(WHAT TO DO):
The answer must be every line of the records in which the string "scientific" appears.

═══ THE DATA ═══

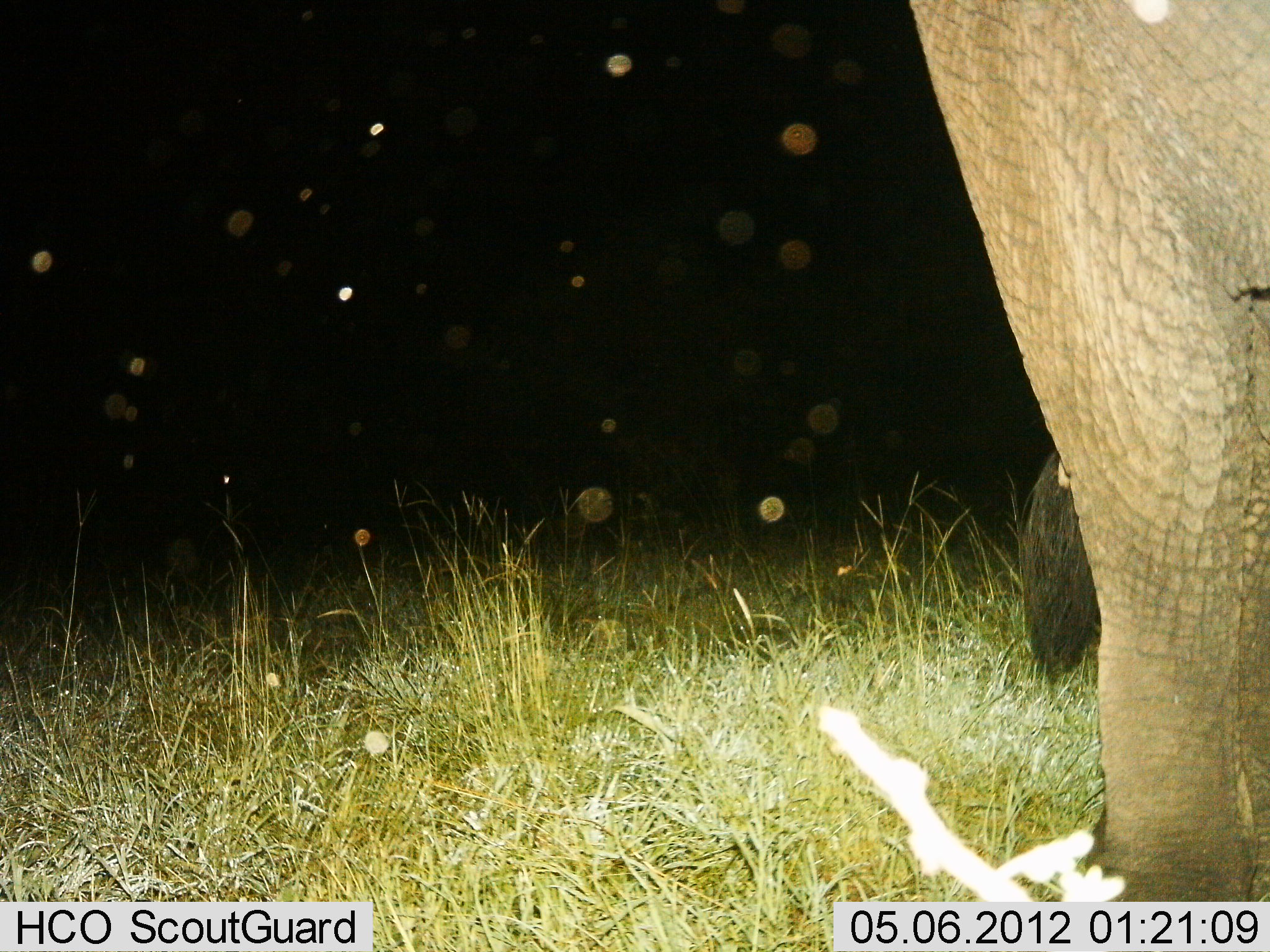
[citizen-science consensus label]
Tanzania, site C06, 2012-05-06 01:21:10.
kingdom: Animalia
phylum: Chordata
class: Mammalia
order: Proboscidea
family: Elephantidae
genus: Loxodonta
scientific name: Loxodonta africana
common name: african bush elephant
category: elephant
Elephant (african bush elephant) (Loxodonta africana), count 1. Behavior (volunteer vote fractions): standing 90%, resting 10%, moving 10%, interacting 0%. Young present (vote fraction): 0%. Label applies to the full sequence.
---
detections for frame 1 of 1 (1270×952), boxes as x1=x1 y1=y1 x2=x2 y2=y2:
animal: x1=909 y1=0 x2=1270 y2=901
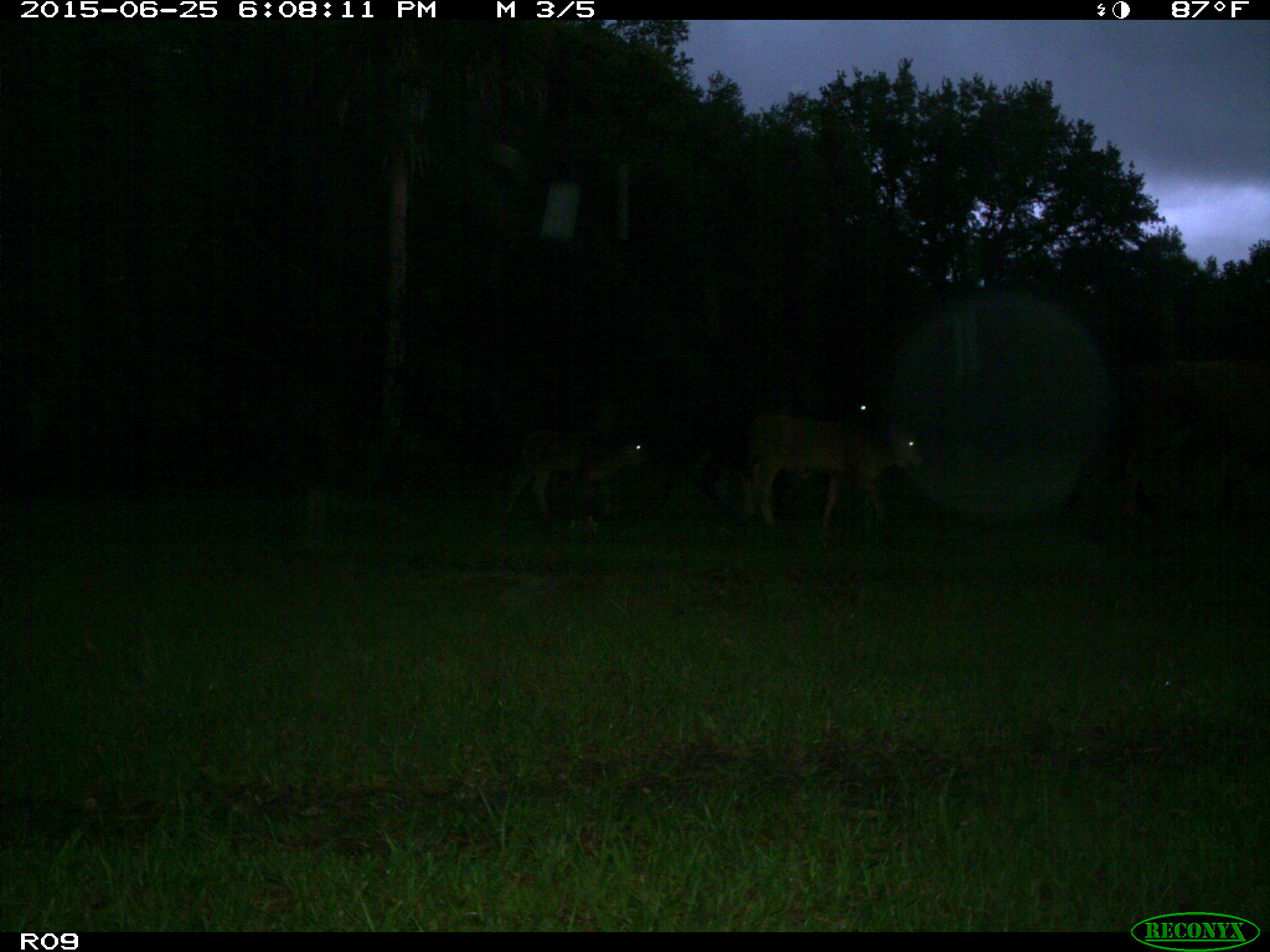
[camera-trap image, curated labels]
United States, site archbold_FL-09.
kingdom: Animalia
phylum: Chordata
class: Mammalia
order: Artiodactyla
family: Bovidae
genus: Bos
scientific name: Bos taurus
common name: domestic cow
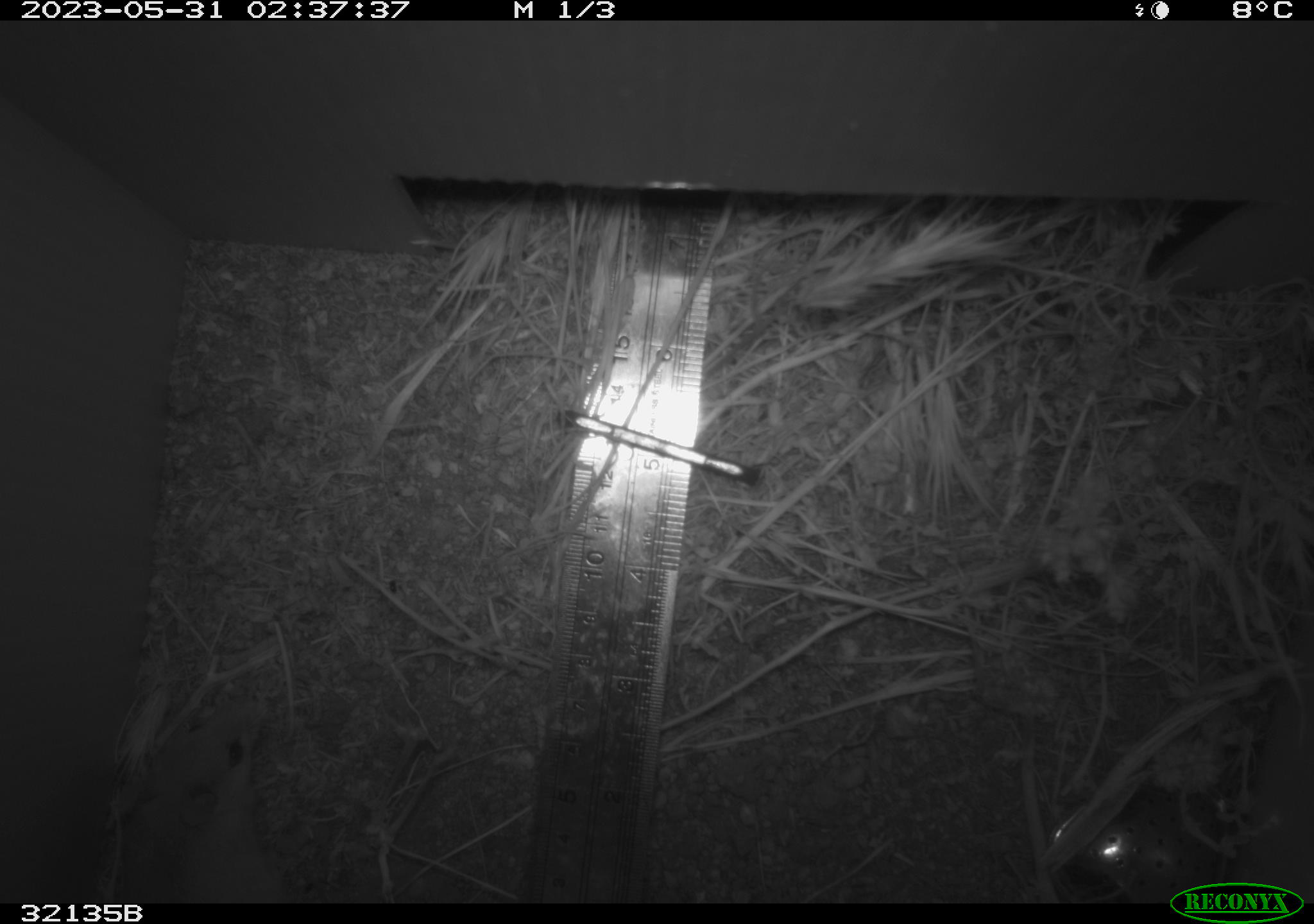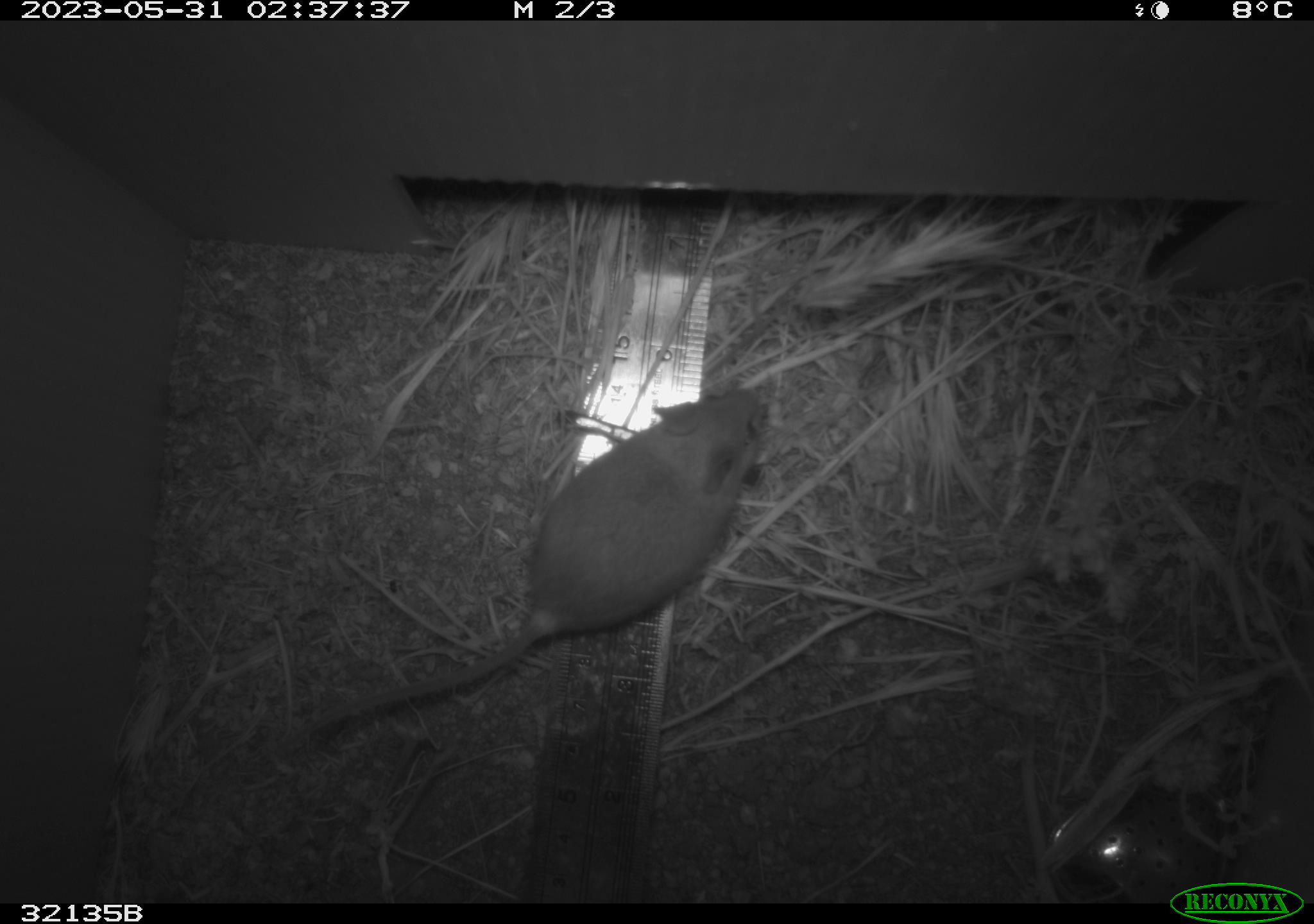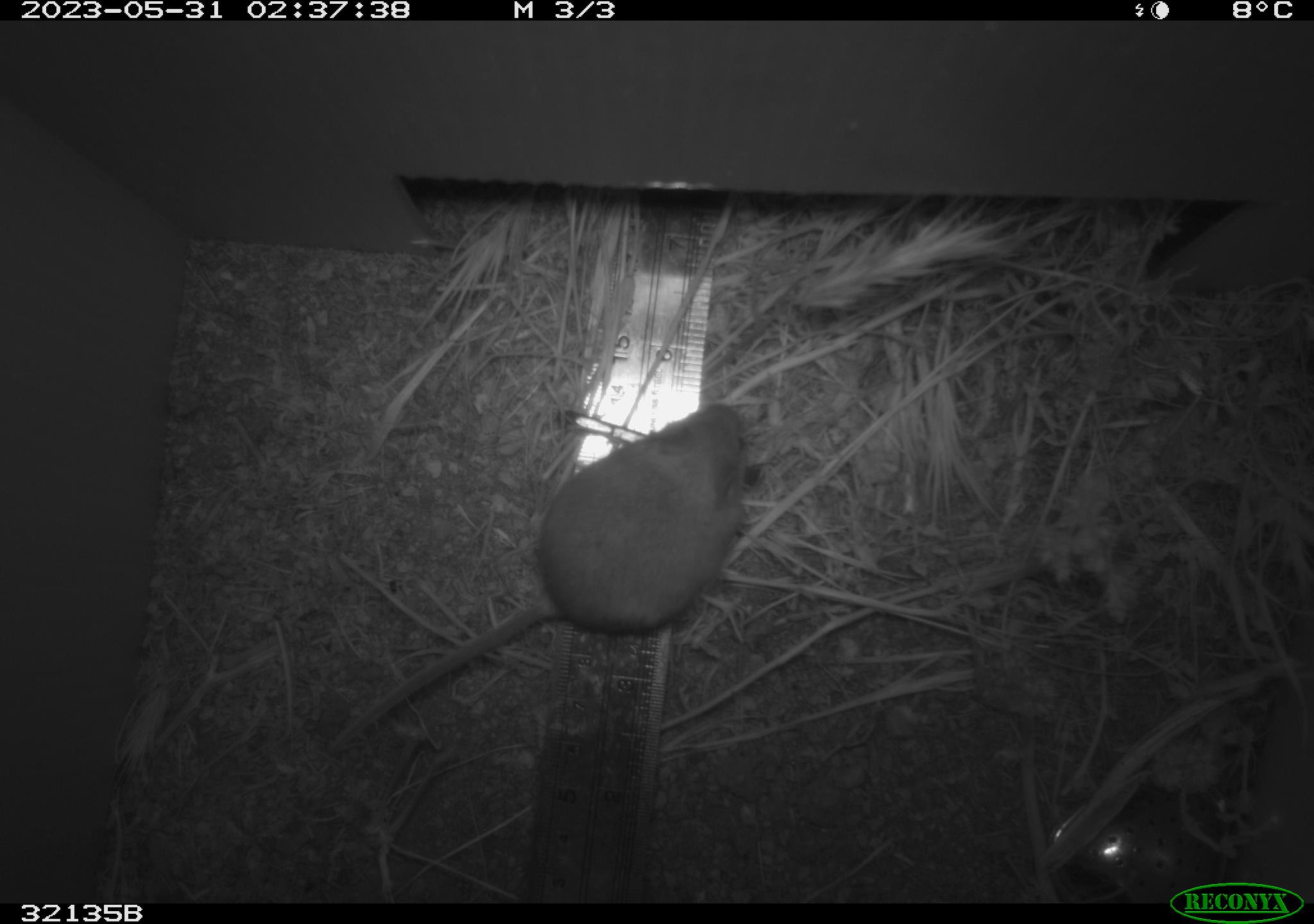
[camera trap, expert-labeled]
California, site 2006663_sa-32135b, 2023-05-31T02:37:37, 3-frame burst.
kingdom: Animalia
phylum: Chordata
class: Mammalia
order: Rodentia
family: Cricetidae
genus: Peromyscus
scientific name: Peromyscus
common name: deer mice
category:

═══

(EXERCISE OUTPUT):
scientific name: Loxodonta africana
scientific name: Bos taurus
scientific name: Peromyscus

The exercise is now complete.